Please pick out each line of the material below that contains the word "petal" and copy those lines in full.

##### GIVEN ENTRIES #####

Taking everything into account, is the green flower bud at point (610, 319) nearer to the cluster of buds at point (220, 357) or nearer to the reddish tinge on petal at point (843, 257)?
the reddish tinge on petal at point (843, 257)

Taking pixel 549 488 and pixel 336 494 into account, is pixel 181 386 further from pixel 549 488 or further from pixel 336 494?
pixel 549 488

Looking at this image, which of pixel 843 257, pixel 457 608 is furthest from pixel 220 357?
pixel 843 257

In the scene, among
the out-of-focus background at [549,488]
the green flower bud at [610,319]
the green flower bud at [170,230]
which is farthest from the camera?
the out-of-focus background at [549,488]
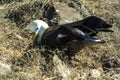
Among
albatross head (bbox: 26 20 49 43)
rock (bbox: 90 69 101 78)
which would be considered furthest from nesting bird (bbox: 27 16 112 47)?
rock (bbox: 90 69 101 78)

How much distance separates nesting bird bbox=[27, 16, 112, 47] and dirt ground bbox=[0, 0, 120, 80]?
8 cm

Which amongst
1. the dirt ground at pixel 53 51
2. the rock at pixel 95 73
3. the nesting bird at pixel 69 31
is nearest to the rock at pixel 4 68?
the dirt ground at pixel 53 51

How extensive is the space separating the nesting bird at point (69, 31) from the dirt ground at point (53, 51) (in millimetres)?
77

#####
##### GIVEN ENTRIES #####

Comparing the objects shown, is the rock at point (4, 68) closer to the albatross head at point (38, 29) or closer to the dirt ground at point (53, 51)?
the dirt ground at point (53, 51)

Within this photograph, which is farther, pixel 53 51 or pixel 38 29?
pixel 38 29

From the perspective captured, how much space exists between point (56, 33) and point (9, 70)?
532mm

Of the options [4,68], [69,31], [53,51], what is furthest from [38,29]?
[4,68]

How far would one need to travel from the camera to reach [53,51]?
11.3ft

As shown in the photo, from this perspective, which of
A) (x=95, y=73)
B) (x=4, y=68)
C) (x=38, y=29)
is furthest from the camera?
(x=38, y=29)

#####

▶ CORRECT OUTPUT
Taking everything into account, is the green flower bud at point (610, 319) nearer to the cluster of buds at point (220, 357) or nearer to the reddish tinge on petal at point (843, 257)?
the reddish tinge on petal at point (843, 257)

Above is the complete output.